実は、俺は、手前がそのあとシャッフルされて送り込まれた3学年の組が、「何組」だったか、今でも思いだせない(野口先生、お許しを!)。多分、国立文系難関校の志望者を集めた組だったと推測する。というのも、2年8組ではとても繁殖しようもない錚錚たる紳士の方々ばかし揃っていた。組を表敬訪問する方々の母集団も完全に入れ替わり、今までは雲の上の人だった柴田次長や太田先生のような重鎮の方々とも、親しく話ができるようになっていた。また、この駄文にしょっちゅうご登場される高久先生とも、いささかの知己を得る栄誉に浴せたのは、この組への「栄転」があったればこそとは思う。
新しい赴任先において、2年8組出身者といえば大橋先生くらいで、これに、文転してきた中條先生が加わっていたことだけが、数少ない以前からの連続性だった。
しかし、正直に言うと、この選良集団だったはずの3年時の組で、手前の頭の中に思い浮かぶ風景は、大橋先生・中條先生と企てた企画にかかわるエピソードを除くと、ほとんど残っていない。その後、大学受験に全面的に成功を収めた事実、また、数々の文化的行事に出場して、同期の名士たちの記憶に顕然とわが名を残している事実を顧みると、多分、非常に順調に、手前の高校生活の余生が進行したものと推測する。だが、この期間中、俺の中で、何かが完成してしまった、もっと悪意を込めて表現すれば、何か激しく燃え上がるものが沈静化してしまっていたのではないかと、つくづく思う。
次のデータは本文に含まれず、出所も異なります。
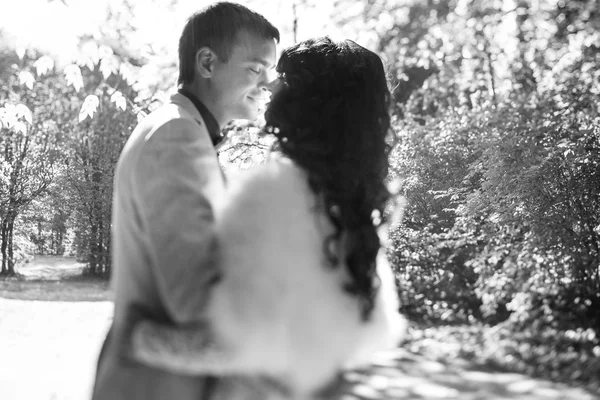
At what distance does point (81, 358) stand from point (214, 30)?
288 centimetres

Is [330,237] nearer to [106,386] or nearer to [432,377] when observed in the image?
[106,386]

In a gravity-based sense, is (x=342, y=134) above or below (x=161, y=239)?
above

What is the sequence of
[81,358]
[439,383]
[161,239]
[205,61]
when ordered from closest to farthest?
[161,239] → [205,61] → [439,383] → [81,358]

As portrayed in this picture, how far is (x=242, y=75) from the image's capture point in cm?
95

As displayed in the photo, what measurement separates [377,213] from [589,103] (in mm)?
2075

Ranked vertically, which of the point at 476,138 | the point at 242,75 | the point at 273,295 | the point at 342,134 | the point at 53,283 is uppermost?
the point at 476,138

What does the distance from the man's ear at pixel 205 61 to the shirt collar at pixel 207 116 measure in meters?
0.04

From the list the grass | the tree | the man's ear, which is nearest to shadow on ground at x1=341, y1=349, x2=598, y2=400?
the grass

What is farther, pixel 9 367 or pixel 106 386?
pixel 9 367

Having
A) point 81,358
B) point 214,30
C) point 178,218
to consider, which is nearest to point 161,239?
point 178,218

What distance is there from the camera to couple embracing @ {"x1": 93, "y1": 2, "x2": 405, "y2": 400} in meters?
0.69

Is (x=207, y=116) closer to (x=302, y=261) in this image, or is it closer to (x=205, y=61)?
(x=205, y=61)

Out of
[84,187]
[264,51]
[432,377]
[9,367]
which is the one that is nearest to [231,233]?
[264,51]

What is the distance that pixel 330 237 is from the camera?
0.74 meters
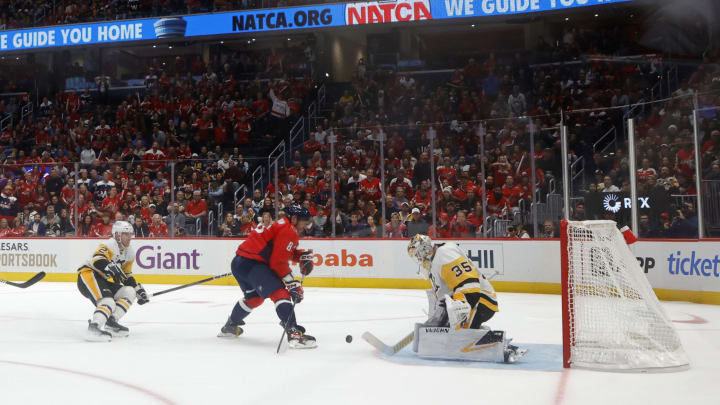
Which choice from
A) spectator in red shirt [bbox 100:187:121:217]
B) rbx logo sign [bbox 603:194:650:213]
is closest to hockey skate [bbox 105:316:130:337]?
rbx logo sign [bbox 603:194:650:213]

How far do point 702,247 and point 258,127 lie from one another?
10.3 meters

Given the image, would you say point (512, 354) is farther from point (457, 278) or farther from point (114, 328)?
point (114, 328)

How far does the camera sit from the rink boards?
8.27m

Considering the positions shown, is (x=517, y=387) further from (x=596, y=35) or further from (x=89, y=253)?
(x=596, y=35)

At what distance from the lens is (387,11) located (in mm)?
15641

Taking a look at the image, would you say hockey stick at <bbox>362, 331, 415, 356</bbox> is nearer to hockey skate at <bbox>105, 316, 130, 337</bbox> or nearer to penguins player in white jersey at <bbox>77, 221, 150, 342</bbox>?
penguins player in white jersey at <bbox>77, 221, 150, 342</bbox>

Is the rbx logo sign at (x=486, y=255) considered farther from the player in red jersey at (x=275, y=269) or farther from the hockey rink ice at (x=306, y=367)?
the player in red jersey at (x=275, y=269)

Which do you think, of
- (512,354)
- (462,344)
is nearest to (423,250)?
(462,344)

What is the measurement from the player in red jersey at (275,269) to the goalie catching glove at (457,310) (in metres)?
1.29

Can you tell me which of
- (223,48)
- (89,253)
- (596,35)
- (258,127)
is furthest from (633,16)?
(89,253)

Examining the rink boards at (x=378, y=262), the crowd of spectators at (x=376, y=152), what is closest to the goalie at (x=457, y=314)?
the crowd of spectators at (x=376, y=152)

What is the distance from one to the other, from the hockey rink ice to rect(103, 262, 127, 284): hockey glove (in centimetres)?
54

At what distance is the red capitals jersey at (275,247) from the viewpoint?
5.82m

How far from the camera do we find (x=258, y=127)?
1634 cm
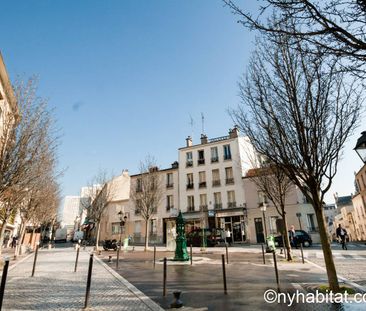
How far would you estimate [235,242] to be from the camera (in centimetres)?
2861

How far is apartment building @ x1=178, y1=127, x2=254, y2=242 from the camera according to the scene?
29922 mm

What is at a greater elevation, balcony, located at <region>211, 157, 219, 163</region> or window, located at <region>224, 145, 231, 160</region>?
window, located at <region>224, 145, 231, 160</region>

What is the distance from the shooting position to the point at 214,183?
3228cm

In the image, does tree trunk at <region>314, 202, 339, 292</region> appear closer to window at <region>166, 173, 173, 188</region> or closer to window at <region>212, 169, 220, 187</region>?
window at <region>212, 169, 220, 187</region>

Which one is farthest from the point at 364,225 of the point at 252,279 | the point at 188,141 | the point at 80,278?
the point at 80,278

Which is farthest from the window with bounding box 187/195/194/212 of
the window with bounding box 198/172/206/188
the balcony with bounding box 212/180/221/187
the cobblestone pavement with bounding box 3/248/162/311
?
the cobblestone pavement with bounding box 3/248/162/311

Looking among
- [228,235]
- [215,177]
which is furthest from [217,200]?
[228,235]

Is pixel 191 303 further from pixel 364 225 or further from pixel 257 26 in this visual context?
pixel 364 225

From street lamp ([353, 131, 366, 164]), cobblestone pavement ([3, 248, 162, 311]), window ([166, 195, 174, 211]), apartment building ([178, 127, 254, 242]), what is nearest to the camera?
cobblestone pavement ([3, 248, 162, 311])

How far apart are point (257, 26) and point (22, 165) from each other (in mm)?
10009

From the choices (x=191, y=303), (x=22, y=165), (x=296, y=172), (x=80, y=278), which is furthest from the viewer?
(x=22, y=165)

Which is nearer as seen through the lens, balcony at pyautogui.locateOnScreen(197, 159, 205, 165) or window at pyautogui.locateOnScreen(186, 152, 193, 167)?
balcony at pyautogui.locateOnScreen(197, 159, 205, 165)

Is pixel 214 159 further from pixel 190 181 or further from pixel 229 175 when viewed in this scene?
pixel 190 181

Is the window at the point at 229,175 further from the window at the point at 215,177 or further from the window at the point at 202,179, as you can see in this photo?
the window at the point at 202,179
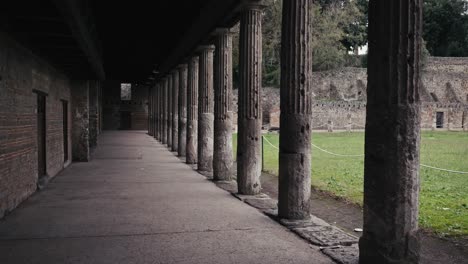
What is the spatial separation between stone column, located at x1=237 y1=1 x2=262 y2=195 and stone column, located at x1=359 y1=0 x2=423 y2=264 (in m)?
4.18

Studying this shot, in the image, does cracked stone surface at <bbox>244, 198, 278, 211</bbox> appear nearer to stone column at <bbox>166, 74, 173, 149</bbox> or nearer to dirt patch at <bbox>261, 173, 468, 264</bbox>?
dirt patch at <bbox>261, 173, 468, 264</bbox>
それまでの俺の意識は、常に2年8組の地位向上に集中していたし、同校における学業上の成功も文化活動で得た名声も、その副産物でしかなかった。高久先生は、3年時に俺が従事した文化活動のいくつかを絶賛されておられたが、俺にとってあれは事実上、オワコンに過ぎなかったんですよ。
記憶に留まる宇高生活最後の思い出は、卒業式でも何でもない。敬愛する諸先生方からの最後の助言を集めさせていただいた後、東大文科二類の受験に向け、東京に出発するために、風呂敷をそっと首に巻き、玄関までいざりいでたときの一風景である:
夕暮れで薄暗くなった廊下のあなたより、澄んで荘重なる声の響き渡りき。曰く、「Quo vadis?」。振り向けば、2年8組名物の芸術サロンで、自然造形の芸術性の至上性について共に熱く語りあった関口氏の姿があった。
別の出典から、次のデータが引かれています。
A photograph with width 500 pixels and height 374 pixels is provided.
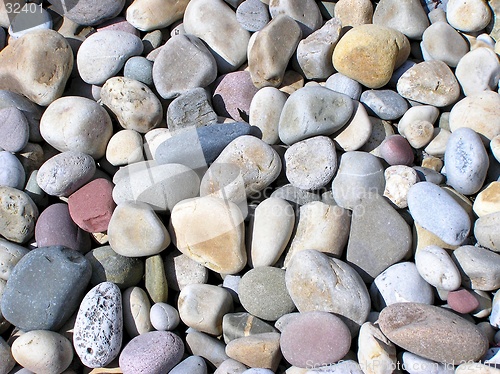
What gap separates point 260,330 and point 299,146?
590 mm

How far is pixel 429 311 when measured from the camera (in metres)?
1.36

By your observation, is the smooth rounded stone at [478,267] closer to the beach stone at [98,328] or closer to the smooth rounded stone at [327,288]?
the smooth rounded stone at [327,288]

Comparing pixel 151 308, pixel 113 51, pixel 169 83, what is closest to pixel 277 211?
pixel 151 308

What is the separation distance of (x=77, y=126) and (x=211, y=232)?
0.59m

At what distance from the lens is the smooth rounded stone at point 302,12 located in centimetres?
187

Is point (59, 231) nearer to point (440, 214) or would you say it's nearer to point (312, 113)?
point (312, 113)

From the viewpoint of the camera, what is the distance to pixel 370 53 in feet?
5.72

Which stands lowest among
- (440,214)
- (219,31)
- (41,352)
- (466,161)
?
(41,352)

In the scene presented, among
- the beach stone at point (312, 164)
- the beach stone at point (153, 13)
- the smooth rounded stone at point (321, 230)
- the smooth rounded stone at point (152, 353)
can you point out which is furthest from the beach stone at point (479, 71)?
the smooth rounded stone at point (152, 353)

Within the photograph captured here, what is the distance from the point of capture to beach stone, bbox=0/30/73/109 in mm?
1818

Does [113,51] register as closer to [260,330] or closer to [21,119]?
[21,119]

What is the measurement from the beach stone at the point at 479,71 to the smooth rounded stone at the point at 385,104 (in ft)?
0.70

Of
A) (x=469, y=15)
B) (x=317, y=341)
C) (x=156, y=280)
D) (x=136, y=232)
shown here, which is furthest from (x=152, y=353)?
(x=469, y=15)

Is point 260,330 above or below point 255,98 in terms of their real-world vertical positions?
below
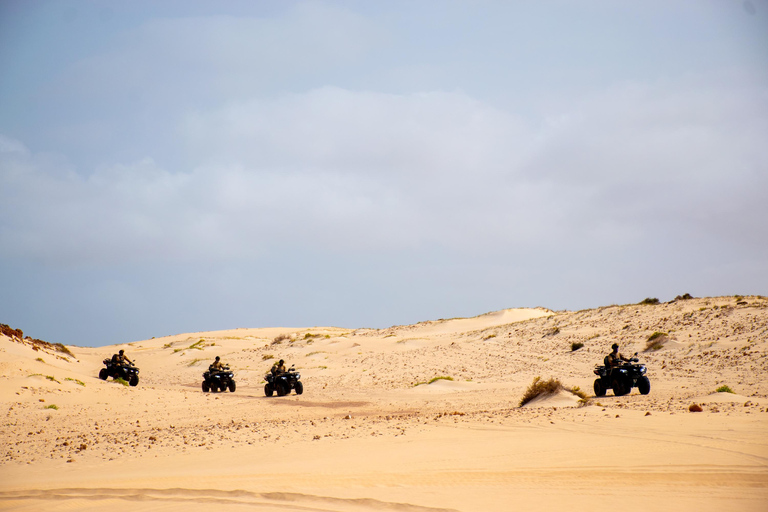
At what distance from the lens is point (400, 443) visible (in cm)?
1028

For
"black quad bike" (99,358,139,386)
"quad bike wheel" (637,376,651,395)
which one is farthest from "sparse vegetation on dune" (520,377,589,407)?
"black quad bike" (99,358,139,386)

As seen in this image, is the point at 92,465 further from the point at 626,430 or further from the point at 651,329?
the point at 651,329

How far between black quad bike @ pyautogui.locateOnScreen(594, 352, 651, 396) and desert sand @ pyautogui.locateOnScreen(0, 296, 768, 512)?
0.36 metres

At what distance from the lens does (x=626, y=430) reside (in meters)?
10.8

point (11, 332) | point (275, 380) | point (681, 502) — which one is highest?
point (11, 332)

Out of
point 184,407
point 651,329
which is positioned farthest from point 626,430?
point 651,329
千田先生による現代英語の造語法を扱った授業で習った羅語の、非常に限られた知識だけを駆使して適当な文言をとっさにでっちあげて、「Ad Tokium, Domine !」と返せば、関口氏、大きく頷いて、ゆっくりと力強いバリトンで、「Bona furtuna, Amice!」ときた。ぐっと来て、野口先生の机上に放置されてた「現代西語会話集」より拾い上げた西語とごったまぜのクレオール羅語で「Magnas Gratias, hasta Vistam」と叫んで玄関の外に踏み出し、振り返り一礼した。関口氏、腕を組んで、大人しく莞爾として、大きく手を振り、「Salve!」。これに「Ave!」と返すのが精いっぱいで、あとは熱いものが噴出してやまぬ両眼に手拭い当てて駅に向けて走りだした。これが、宇高脱皮時の俺の最後の姿だったんさ。
その後、30年後の平成5年卒10年会に至るまで、関口氏との再会を未だ果たせていない。
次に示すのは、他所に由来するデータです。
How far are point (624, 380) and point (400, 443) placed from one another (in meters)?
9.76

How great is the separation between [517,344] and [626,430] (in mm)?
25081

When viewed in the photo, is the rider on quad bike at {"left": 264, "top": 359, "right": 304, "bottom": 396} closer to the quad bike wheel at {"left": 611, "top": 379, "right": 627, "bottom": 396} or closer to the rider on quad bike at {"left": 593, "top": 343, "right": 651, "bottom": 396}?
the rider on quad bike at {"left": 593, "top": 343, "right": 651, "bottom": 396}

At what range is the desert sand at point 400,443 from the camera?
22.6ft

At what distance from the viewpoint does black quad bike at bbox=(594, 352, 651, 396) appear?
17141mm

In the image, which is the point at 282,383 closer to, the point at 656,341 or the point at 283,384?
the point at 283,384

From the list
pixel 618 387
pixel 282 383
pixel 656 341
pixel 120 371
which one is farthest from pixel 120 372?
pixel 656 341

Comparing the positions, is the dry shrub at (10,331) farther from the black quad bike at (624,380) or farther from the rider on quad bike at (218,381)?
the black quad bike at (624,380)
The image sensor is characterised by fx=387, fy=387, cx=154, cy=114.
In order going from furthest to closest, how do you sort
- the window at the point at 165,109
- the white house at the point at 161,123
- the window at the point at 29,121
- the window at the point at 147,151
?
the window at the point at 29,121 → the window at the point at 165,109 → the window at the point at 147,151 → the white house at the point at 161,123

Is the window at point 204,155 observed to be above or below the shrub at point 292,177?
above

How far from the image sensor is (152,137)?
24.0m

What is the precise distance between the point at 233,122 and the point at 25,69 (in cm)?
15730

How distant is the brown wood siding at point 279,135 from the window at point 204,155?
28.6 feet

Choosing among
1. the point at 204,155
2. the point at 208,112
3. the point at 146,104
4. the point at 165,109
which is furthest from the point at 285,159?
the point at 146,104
多分、総計2万字を超えるこれだけの長々しい私小説を、宇高東京同窓会の栄えあるHPに投稿する大馬鹿は、後にも先にも俺一人だと思う。だが、ここまで書いてみて、このような「傾いた」姿勢をあらゆる場面で美学として追及する自身の原点が、2年8組での生活にあることが明確になってきた:
俺の人生、その後、どこに行っても、往時の2年8組と似た集団を再生産する行動に出てきたのである。例えば、東大では、公式に進学したはずの経済学部ではなく、廃部寸前の「尺八部」での勉学に明け暮れ、いかなる基準でも棄却域に入っちまうような資質と傾向の仲間を揃え、開発し、徒党を組んで悦に浸っていた。そして、今年も6月24日に「東大尺八部OB定演」に、この時の「極上の仲間」を率いて参加することになっている。また、メインの所属学会である日本労務学会でも、最も困難な状況にあった「東北部会」を率い続け、同じような「極上の仲間」を作り上げて、研究報告を多量に実施させ、その学会内での地位を向上させることに尽力してきた。また、大学の演習も、一次募集から応募してくるような「模範的」な学生を嫌い、三次募集でやってくる個性に満ちた落ち武者連中をかき集めて密かに楽しいことをすべぇと、前任の東北大学でも現職の明治大学でも企み続けている。こんなところは、2年8組で採用していた行動規範と、全く変わることがない。つまり、その時その時与えられた権限を最大限乱用し、同組と似たような分散を持つサンプルで構成される標本集団を作り、手前にとって居心地のいい場所を確保する行動を今日まで続けているのである。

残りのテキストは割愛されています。